Exercise requirements :: Substitute "outline" for each occurrence of "segmentation" in the records, and reproduce all of them with nothing else altered.

Data items ::
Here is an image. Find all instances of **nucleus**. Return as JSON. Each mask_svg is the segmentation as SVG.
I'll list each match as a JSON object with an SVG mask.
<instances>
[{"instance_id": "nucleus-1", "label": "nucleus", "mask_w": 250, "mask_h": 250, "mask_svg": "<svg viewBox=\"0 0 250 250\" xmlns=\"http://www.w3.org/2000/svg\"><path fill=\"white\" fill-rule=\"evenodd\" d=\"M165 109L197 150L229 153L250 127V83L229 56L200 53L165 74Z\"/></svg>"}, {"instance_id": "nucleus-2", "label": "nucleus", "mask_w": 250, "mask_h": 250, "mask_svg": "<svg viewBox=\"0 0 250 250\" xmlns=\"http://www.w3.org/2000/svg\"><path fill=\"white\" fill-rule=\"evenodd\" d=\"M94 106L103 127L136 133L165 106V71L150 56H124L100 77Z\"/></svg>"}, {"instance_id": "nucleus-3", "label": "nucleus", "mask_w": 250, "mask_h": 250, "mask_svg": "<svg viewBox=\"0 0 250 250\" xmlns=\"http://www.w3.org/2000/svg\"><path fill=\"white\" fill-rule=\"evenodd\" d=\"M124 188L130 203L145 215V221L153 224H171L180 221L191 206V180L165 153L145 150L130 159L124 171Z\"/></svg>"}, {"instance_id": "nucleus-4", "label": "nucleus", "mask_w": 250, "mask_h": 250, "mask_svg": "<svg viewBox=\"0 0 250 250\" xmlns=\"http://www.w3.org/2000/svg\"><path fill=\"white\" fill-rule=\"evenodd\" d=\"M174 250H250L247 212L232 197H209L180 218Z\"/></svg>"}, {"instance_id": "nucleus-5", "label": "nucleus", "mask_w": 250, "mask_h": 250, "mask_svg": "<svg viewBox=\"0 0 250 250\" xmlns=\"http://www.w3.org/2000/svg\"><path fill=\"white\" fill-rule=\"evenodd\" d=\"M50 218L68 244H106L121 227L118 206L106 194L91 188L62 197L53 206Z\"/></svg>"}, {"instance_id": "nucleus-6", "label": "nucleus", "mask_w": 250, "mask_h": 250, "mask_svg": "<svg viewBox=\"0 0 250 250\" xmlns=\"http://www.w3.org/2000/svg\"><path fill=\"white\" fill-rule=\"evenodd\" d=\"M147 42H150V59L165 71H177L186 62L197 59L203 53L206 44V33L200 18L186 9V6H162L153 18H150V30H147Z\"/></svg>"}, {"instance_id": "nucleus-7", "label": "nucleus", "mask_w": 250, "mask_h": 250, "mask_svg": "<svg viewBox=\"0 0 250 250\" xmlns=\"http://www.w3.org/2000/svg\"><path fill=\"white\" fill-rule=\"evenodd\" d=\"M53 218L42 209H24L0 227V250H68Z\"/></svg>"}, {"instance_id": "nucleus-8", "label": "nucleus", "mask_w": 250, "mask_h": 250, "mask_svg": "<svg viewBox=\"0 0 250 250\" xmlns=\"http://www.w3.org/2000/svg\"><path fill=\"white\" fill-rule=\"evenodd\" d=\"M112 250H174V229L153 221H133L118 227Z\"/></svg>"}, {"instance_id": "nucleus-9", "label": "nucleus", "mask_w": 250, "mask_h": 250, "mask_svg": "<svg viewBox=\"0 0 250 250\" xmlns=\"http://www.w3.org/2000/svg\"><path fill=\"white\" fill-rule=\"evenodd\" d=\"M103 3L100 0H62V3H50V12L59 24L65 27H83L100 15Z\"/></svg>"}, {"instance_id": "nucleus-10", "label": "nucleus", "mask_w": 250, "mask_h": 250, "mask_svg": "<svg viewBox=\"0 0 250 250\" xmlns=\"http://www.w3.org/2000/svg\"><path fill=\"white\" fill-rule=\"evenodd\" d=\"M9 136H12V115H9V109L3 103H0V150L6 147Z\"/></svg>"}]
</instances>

Task result ::
Here is an image. Find all instances of **nucleus**. Return as JSON. Each mask_svg is the outline as SVG.
I'll list each match as a JSON object with an SVG mask.
<instances>
[{"instance_id": "nucleus-1", "label": "nucleus", "mask_w": 250, "mask_h": 250, "mask_svg": "<svg viewBox=\"0 0 250 250\" xmlns=\"http://www.w3.org/2000/svg\"><path fill=\"white\" fill-rule=\"evenodd\" d=\"M165 109L197 150L229 153L250 127V83L229 56L200 53L165 74Z\"/></svg>"}, {"instance_id": "nucleus-2", "label": "nucleus", "mask_w": 250, "mask_h": 250, "mask_svg": "<svg viewBox=\"0 0 250 250\" xmlns=\"http://www.w3.org/2000/svg\"><path fill=\"white\" fill-rule=\"evenodd\" d=\"M94 106L103 127L136 133L165 106V71L150 56H124L100 77Z\"/></svg>"}, {"instance_id": "nucleus-3", "label": "nucleus", "mask_w": 250, "mask_h": 250, "mask_svg": "<svg viewBox=\"0 0 250 250\" xmlns=\"http://www.w3.org/2000/svg\"><path fill=\"white\" fill-rule=\"evenodd\" d=\"M124 188L130 203L145 215V221L153 224H171L180 221L191 206V180L165 153L145 150L130 159L124 171Z\"/></svg>"}, {"instance_id": "nucleus-4", "label": "nucleus", "mask_w": 250, "mask_h": 250, "mask_svg": "<svg viewBox=\"0 0 250 250\" xmlns=\"http://www.w3.org/2000/svg\"><path fill=\"white\" fill-rule=\"evenodd\" d=\"M174 250H250L247 212L232 197H209L180 218Z\"/></svg>"}, {"instance_id": "nucleus-5", "label": "nucleus", "mask_w": 250, "mask_h": 250, "mask_svg": "<svg viewBox=\"0 0 250 250\" xmlns=\"http://www.w3.org/2000/svg\"><path fill=\"white\" fill-rule=\"evenodd\" d=\"M50 218L68 244H106L121 227L118 206L106 194L91 188L62 197L53 206Z\"/></svg>"}, {"instance_id": "nucleus-6", "label": "nucleus", "mask_w": 250, "mask_h": 250, "mask_svg": "<svg viewBox=\"0 0 250 250\" xmlns=\"http://www.w3.org/2000/svg\"><path fill=\"white\" fill-rule=\"evenodd\" d=\"M147 42H150V59L165 71H177L186 62L197 59L203 53L206 44V33L200 18L186 9V6H162L153 18H150V30H147Z\"/></svg>"}, {"instance_id": "nucleus-7", "label": "nucleus", "mask_w": 250, "mask_h": 250, "mask_svg": "<svg viewBox=\"0 0 250 250\" xmlns=\"http://www.w3.org/2000/svg\"><path fill=\"white\" fill-rule=\"evenodd\" d=\"M53 218L42 209H24L0 227V250H68Z\"/></svg>"}, {"instance_id": "nucleus-8", "label": "nucleus", "mask_w": 250, "mask_h": 250, "mask_svg": "<svg viewBox=\"0 0 250 250\" xmlns=\"http://www.w3.org/2000/svg\"><path fill=\"white\" fill-rule=\"evenodd\" d=\"M112 250H174V229L153 221H133L118 227Z\"/></svg>"}, {"instance_id": "nucleus-9", "label": "nucleus", "mask_w": 250, "mask_h": 250, "mask_svg": "<svg viewBox=\"0 0 250 250\" xmlns=\"http://www.w3.org/2000/svg\"><path fill=\"white\" fill-rule=\"evenodd\" d=\"M103 3L100 0H62V3H50V12L59 24L65 27H83L100 15Z\"/></svg>"}, {"instance_id": "nucleus-10", "label": "nucleus", "mask_w": 250, "mask_h": 250, "mask_svg": "<svg viewBox=\"0 0 250 250\" xmlns=\"http://www.w3.org/2000/svg\"><path fill=\"white\" fill-rule=\"evenodd\" d=\"M9 136H12V115H9V109L3 103H0V150L6 147Z\"/></svg>"}]
</instances>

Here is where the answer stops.